Dan ada beberapa norma yang lain yang belum di sebutkan dalam hal ini. Setelah masuk pada nilai dan
norma. Dalam aplikasi yang terakhir akan membahas tentang moral. Moral (Bahasa Latin Moralitas)
adalah istilah manusia menyebut ke manusia atau orang lainnya dalam tindakan yang mempunyai nilai
positif.Manusia yang tidak memiliki moral disebut amoral artinya dia tidak bermoral dan tidak memiliki
nilai positif di mata manusia lainnya.

Sehingga moral adalah halmutlak yang harus dimiliki oleh manusia. Moral secara ekplisit adalah hal-hal
yang berhubungan dengan proses sosialisasi individu tanpa moral manusia tidak bisa melakukan proses
sosialisasi. Moral dalam zaman sekarang mempunyai nilai implisit karena banyak orang yang mempunyai
moral atau sikap amoral itu dari sudut pandang yang sempit. Moral itu sifat dasar yang diajarkan di
sekolah-sekolah dan manusia harus mempunyai moral jika ia ingin dihormati oleh sesamanya. Moral
adalah nilai ke-absolutan dalam kehidupan bermasyarakat secara utuh.

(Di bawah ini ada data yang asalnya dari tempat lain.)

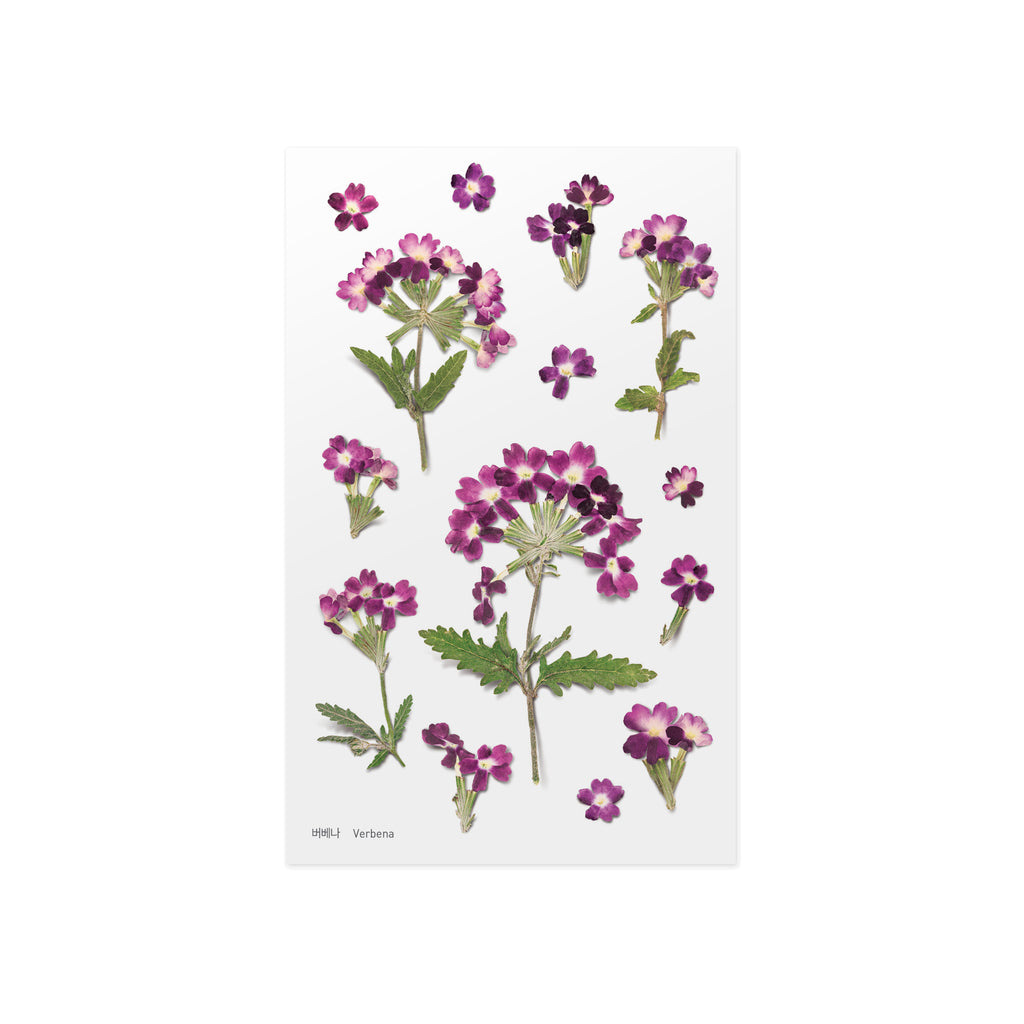 Pressed Flower Stickers - Verbena - Have a Point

Contoh moral adalah : Tidak terdapat adanya pemaksaan suatu agama tertentu kepada orang lain,
dengan demikian masyarakat dan bangsa Indonesia menjunjung tinggi nilai nilai HAM. Dapat dicontoh
dalam hal nya pendidikan. Seorang siswa yang ingin bersekolah tapi dengan tidak dana maka ia tak dapat
sekolah sampai cita-citanya tidak terwujud.

Contohnya moral dalam halnya kehidupan sehari kalau kita menemukan tas yang berisikan dokumen
penting dan juga sejumlah uang yang tersapat dalam tas tersebut. Seandainya kita memiliki moral yang
baik maka kita akan memberikan tas itu pada kepemiliknya kalau tidak pada yang berwajib.